Document excerpt |
☆ ☆ ☆ ☆ ☆ ☆ ☆

I am in Paris attending the CPAIOR (Constraint Programming/Artificial Intelligence/Operations Research) conference. I was the co-Program chair for this, which means my work is done, but now I get to see how good the papers we accepted are. On the whole, things are very good, with a surprise or two (each way!).
Cindy Barnhart of MIT was the plenary speaker this morning, talking about challenges and opportunities for OR in the airline industry, with an emphasis on plane and crew scheduling. Cindy has been working on airline applications for 20 years, so she has a wealth of experience to bring to this. She began with her view on what aspects of mathematical modeling are most useful in this application area. In her view, two key aspects are
- Composite variables: defining variables to include complicated structures. For instance, instead of just having a variable for the number of planes on a particular leg to meet demand, the variable would be choices of combinations of planes, with the variable being 1 if that combination is used. While this leads to more variables, the resulting models are much easier to solve, since their linear relaxations are closer to being integer.
- Implicit formulations: Instead of including all levels of variables, include only the highest level variable, but add constraints so that there is a feasible assignment for the other variables. For instance, instead of including all individual planes, only have a variable for the number of planes of a particular type. Add some constraints so that once the number of planes is known, individual planes can be feasibly assigned.
This lead to the question, then, “Why are things so bad”? Why is on-time service down, and why are people so angry at airlines (particularly in the US)? It is clear that planned schedules don’t correspond to actual. How can models help to close that gap? Cindy offered a wealth of models and insights:
- Creating robust schedules. The key idea in this model is to give more slack to planes more likely to be delayed. Surprisingly, even without changing the schedule, it is possible to reduce delays simply by the assignment of planes to legs: in essence, make sure planes coming in from San Francisco (where delays due to fog are common) are assigned outgoing legs a little later than an identically arriving plane from Phoenix. These delays can be reduced quite a bit more by slightly (up to 15 minutes) modifying the schedule.
- Auctioning for landing slots. Surprisingly in the US, at almost all airports there is no coordination among airlines in their schedules, so far too many planes arrive or leave in a short period, overwhelming the airport capacity. It seems obvious that slots should be auctioned off so that airport capacity is not violated.
- Dynamic Scheduling. Predicting demand on any particular leg on a particular day is clearly one that is approximate at best. As demand comes in, it is possible to change the capacity between cities by, for instance, changing a flight so that a formally illegal connection is now legal. Of course, this must be one-way: all previously purchased connections must remain legal. An airline could even “refleet” a flight, by changing the plane to a larger one or a smaller one to meet demand (in this case, the airline crew must still be legal for the flight, and these changes propagate through the system as the “wrong” planes continue through). Even minor changes (no more than a 15 minute move) can increase the profitability of a schedule by 2-4%, with most of the gain through schedule changes, not refleeting.

☆ ☆ ☆ ☆ ☆ ☆ ☆

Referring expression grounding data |
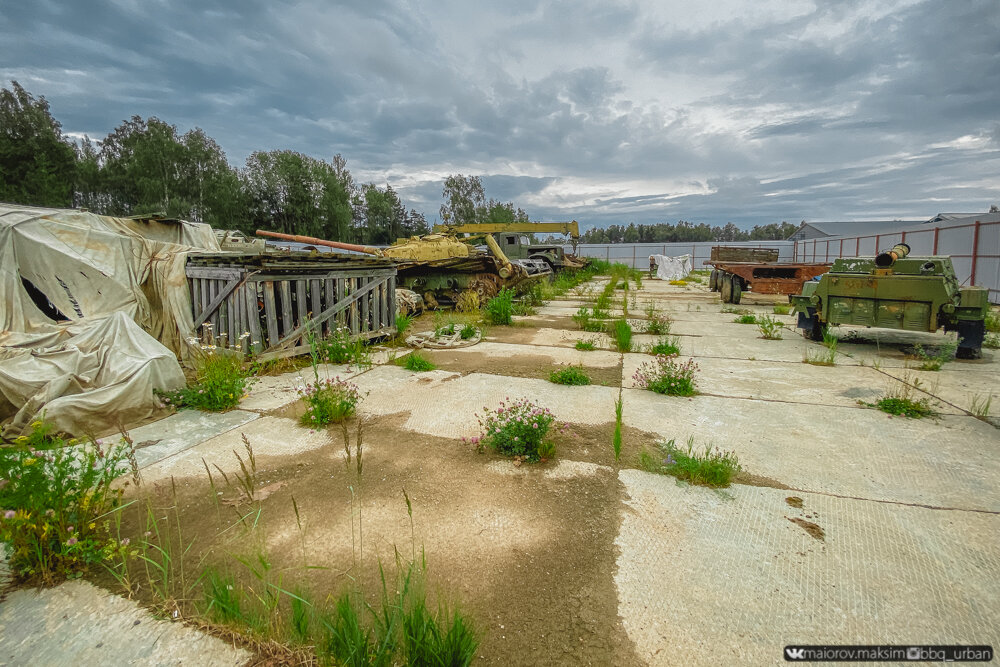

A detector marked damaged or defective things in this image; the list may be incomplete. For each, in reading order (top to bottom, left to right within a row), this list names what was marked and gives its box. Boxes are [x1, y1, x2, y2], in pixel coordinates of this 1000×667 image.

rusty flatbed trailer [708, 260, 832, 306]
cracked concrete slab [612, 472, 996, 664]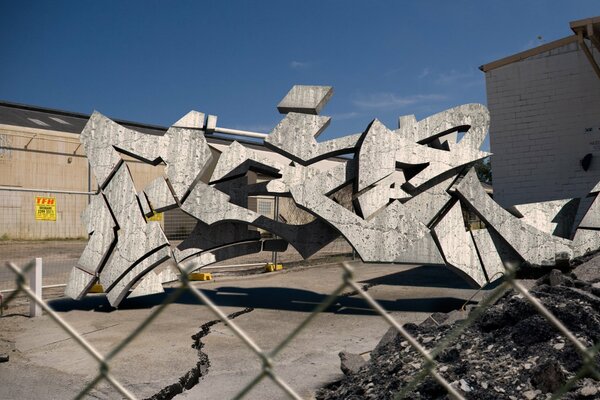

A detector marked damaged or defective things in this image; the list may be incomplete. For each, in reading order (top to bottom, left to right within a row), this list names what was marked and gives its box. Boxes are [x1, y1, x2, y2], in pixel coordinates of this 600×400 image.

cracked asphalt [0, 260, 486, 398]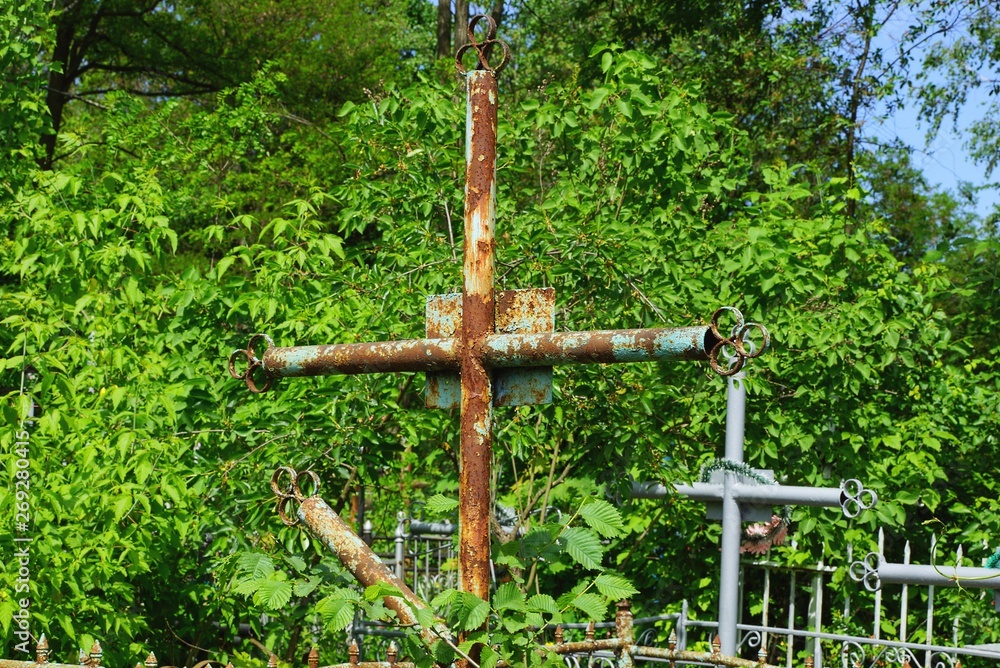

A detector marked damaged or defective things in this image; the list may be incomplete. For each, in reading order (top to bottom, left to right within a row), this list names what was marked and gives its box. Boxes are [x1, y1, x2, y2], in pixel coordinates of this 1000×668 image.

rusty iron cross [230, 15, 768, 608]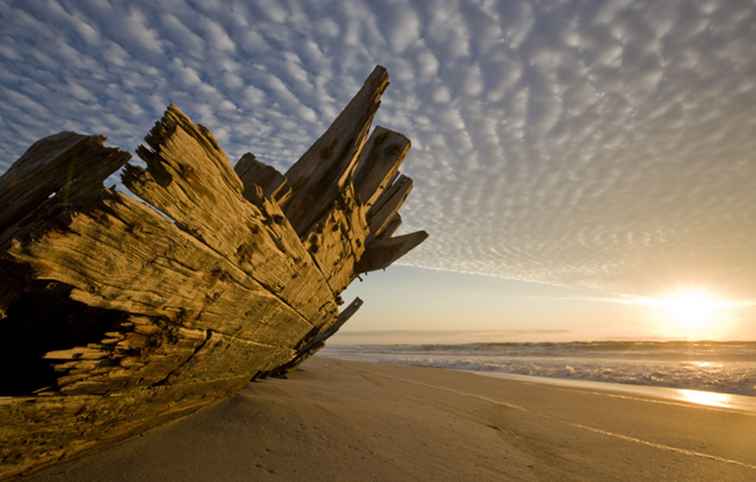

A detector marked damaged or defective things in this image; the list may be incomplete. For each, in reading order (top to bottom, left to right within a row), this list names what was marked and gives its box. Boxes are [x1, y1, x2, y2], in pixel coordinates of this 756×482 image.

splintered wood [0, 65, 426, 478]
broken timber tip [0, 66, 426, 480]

☆ ☆ ☆ ☆ ☆ ☆ ☆

Task requirements | Pick up the airline scheduling post after its final sentence and keep writing. This data has nothing to do with the airline scheduling post.

Answer section |
- Passenger-Centered recovery. In case of a “disruption” (a storm or other issue), airlines face the problem of getting planes, crews, and passengers back to normal as quickly as possible. Normally airlines treat the problem in that order: get the planes in the right place, then get the crews, then worry about the passengers. What if airlines combine all three and try to minimize average customer disruption while getting planes and crews back on schedule? It is possible to greatly reduce the average passenger delay but the airlines might have to delay a plane that is ready to go. So the delay of “undisrupted” customers will go up a bit in order to greatly reduce the delay for “disrupted” customers. That is going to be a hard step for an airline to do.
Nice talk, but it made me think that airlines are harder to work with than the groups I normally work with.
I disagree with the issue of inconveniencing undisrupted passengers just a little bit to help the others. In my experience, a tiny disruption often leads to delays of half an hour or more because push-back crews get reassigned and departure slots get lost. Also, the airlines currently have a strong incentive to leave the gate on time since that’s what defines an on-time departure. Much better would be to take into account when the plane actually takes off.
The “little bit” is about half an hour: the goal is primarily to avoid overnighting delayed passengers. You are right about the push-back crews: models like this do need to take the whole system together.
And I do agree with your comment on the measures, though I am sure the airlines would argue that time between pushback and takeoff is largely out of their control.
Re #2: Congestion pricing (perhaps in some way combined with slot restrictions) seems to be an economically efficient way to take care of capacity bottlenecks. But as with many OR-based ideas, it runs into institutional and political hurdles, as well as a certain amount of FUD. For instance, on his influential air transportation blog, Don Brown voices his skepticism thus:
What measures out well in simulations doesn’t always translate cleanly to the political reality of the US airspace system.
-Sanjay
You are right about the push-back crews: models like this do need to take the whole system to gether. And I do agree with your comment on the measures, though I am sure the airlines would argue that time between pushback and takeoff is largely out of their control.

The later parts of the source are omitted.